What is required:
Reproduce the part of the records that opens with the line containing "Within the picture, what one of" and closes at the end of the records, substituting "closest" for "nearest" and changing nothing else. Return only that part.

## start Input for this task

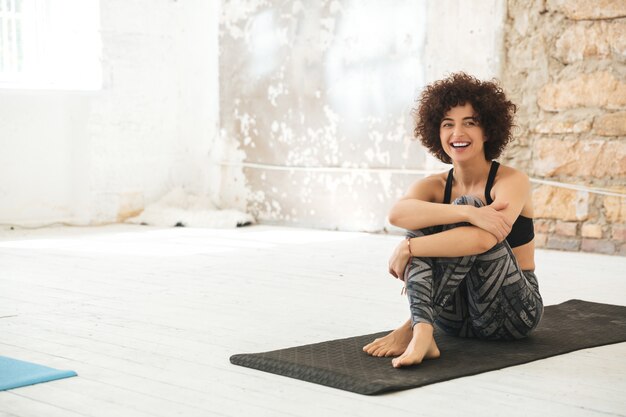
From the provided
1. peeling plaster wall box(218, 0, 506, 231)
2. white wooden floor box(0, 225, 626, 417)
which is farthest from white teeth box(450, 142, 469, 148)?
peeling plaster wall box(218, 0, 506, 231)

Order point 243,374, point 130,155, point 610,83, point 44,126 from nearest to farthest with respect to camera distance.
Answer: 1. point 243,374
2. point 610,83
3. point 44,126
4. point 130,155

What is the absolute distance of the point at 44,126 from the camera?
664 cm

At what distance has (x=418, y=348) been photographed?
2.58 meters

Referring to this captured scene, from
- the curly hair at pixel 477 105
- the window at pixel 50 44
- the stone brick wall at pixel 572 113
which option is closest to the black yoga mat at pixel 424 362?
the curly hair at pixel 477 105

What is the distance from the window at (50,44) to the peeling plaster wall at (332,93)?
1.05 m

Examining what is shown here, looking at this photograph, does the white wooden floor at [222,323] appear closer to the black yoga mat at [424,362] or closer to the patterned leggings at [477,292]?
the black yoga mat at [424,362]

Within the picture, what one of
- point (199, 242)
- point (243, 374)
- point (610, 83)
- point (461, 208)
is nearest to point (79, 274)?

## end Input for this task

Written answer:
Within the picture, what one of
- point (199, 242)
- point (243, 374)
- point (610, 83)
- point (461, 208)
is closest to point (79, 274)?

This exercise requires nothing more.